◆ **TASKS TO CARRY OUT**
1) Please say whether each statement below agrees with the Schiphol airport passage, answering yes or no and quoting the deciding words from it.
(a) Buis stated that keeping to a maximum number of travellers is vital.
(b) It is already clear whether more is possible after January.
(c) KLM's €250 surcharge on some Schiphol flights is still in place.
2) Write a continuation of the Schiphol airport passage, starting after its final sentence.

** BEGIN TEXT PASSAGE **

But Hanne Buis, COO at Royal Schiphol Group, said that “Keeping to a maximum number of travellers is vital”.

“We want to ensure the safety of employees and travellers, in addition to providing a more reliable airport process,” said Buis.

“This obviously affects travellers and airlines, which we of course consider very unfortunate. Together with the security companies and unions, we are working hard on making structural improvements – a daunting task in a very tight labour market.

“It’s something to be realistic about. That’s why it will only become clear later this year whether more is possible after January.”

This week it was reported that KLM had imposed a temporary surcharge of €250 on some flights departing from Amsterdam Schiphol “in a bid to mitigate congestion at the airport by stifling demand” – although an update confirmed that the surcharge has since been removed “after an internal review”.

** END TEXT PASSAGE **
** BEGIN ENTRIES SUPPLIED **

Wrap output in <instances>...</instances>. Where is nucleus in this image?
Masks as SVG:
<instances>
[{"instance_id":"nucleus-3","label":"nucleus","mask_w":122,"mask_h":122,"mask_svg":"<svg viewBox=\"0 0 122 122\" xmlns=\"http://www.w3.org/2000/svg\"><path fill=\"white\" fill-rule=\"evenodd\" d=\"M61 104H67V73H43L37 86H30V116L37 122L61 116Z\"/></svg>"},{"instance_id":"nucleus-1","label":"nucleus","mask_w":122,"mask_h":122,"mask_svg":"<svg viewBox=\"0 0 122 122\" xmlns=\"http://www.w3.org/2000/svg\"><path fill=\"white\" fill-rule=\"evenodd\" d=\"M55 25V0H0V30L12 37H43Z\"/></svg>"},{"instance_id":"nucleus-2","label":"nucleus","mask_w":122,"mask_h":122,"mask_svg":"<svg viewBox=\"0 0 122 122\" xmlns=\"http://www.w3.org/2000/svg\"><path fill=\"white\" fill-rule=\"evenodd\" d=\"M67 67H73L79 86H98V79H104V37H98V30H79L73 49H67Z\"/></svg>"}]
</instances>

** END ENTRIES SUPPLIED **

◆ **SET OF ANSWERS**
1)
(a) Yes: "Keeping to a maximum number of travellers is vital"
(b) No: "it will only become clear later this year whether more is possible after January"
(c) No: "the surcharge has since been removed “after an internal review”"

2)
In its latest statement the carrier said:

“Due to Schiphol’s new winter measures, KLM has no other choice but to further restrict ticket sales. This will hopefully ensure that we can minimise further cancellations for customers and, at the same time, remain within the boundaries Schiphol has set to ensure operational safety at the airport.”

KLM also warned that Schiphol’s service standards “have been sub-standard for too long”, adding that this was “in stark contrast with the rising operational costs for the use of Schiphol, with increases of up to 37 per cent in the coming years”.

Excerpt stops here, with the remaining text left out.